Civil War Cookin’: All That Work To Make A Cake

I plopped the eggs and sugar into the bowl beneath the beater of the stand-up electric mixer, turned the speed to medium, set the timer for twenty minutes, and started measuring the ingredients for the next step. Lazy! My foremothers had to beat the eggs for that same historic recipe by hand. And that’s hard work. We did it. Once. It took four people around one platter, whipping the egg whites with forks for nearly an hour to get stiff egg whites…and stiff arms.

Since it’s the day before Thanksgiving and some folks will be in the kitchen preparing yummy for tomorrow’s feasting, let’s talk about the the effort to make cakes and cake recipes in the Civil War era.

Pick up a historic cook book from the 1860’s and you’ll typically find plenty of cake recipes. Those folks had cakes for nearly every occasion. There’s election cake, wedding cake, gingerbread cake, fruit cake, tea cake, layered cake, sponge cake, iced (frosted) cake, etc. etc. etc. Generally speaking, historic recipe cakes were/are much denser than our modern bakery or box-to-table desserts and were also not as sweet. Different flavors depending on the recipe, but some common additions included rose water, lavender, citrus fruit flavorings, nuts, and spices.

This year my newest favorite historical recipe is a sponge cake. Super easy in a modern kitchen, a great historic taste, inexpensive to make, and pretty to serve, this winning recipe comes from a transcription from the Bushong Family of New Market, Virginia. Preserved by Virginia Military Institute’s archives and carefully studied by Stacey R. Nadeau and other researchers, the Bushong’s farm account book contains some family recipes recorded by a granddaughter! The sponge cake is among the original recipes baked by Sarah Bushong in her kitchen and served in her home.

The berry-filled sponge cake…

In culinary history, sponge cakes, layered cakes, and jelly cakes seem to be closely related in American baking and eating. A sponge cake can be served plain or two sponge cakes can be “stuck together” with jam as a historic forerunner of the grand layered cakes sometimes mentioned in Civil War era society reports which had multiple layers, jam or some other filling, and icing.

Many housewives had their own sponge cake recipe with unique twists. (Mrs.
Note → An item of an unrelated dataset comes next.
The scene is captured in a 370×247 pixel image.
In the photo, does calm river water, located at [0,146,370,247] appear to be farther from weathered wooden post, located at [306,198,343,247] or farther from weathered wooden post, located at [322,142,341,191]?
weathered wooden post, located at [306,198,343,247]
Robert E. Lee’s cookbook has six recipes for variations for sponge cake from friends and acquaintances!) However, the core recipe is essentially the same, relying on whipped eggs to give the cake a fluffy texture without the volume or stickiness of a modern angel food cake; there isn’t butter or other types of shortening in the batter, basically just eggs, sugar, and flour.

Here’s one example of a sponge cake recipe:

The nicest way to make a sponge cake, or diet-bread, is the weight of six eggs in sugar, the weight of four eggs in flour, a little rose-water. The whites and yolks should be beaten thoroughly and separately. The eggs and sugar should be well beaten together; but after the flour is sprinkled, it should not be stirred a moment longer than is necessary to mix it well; it should be poured into the pan, and got into the oven with all possible expedition. Twenty minutes is about long enough to bake. Not to be put in till some other articles have taken off the first few minutes of furious heat. (Childs, 1833)

Think about the strong women who went to all the effort to make a cake. Farmers’ wives, girls learning to cook, enslaved women, and so many others. Probably your own ancestors made cakes – “the hard way.” Suddenly, the Thanksgiving cooking doesn’t seem so arduous? Most of us don’t even have to chop the firewood or haul the water, much less whip eggs on a platter to make a cake!

Sources:

Childs, The American Frugal Housewife, 1833; reprinted by Applewood Books.

Nadeau, Stacey R. Mother Bushong’s Sponge Cake and other 19th Century Recipes from the Bushong Family and Farm. (2014). Virginia Military Institute.

Zimmer, Anne C. The Robert E. Lee Family Cooking and Housekeeping Book. (1997). University of North Carolina Press.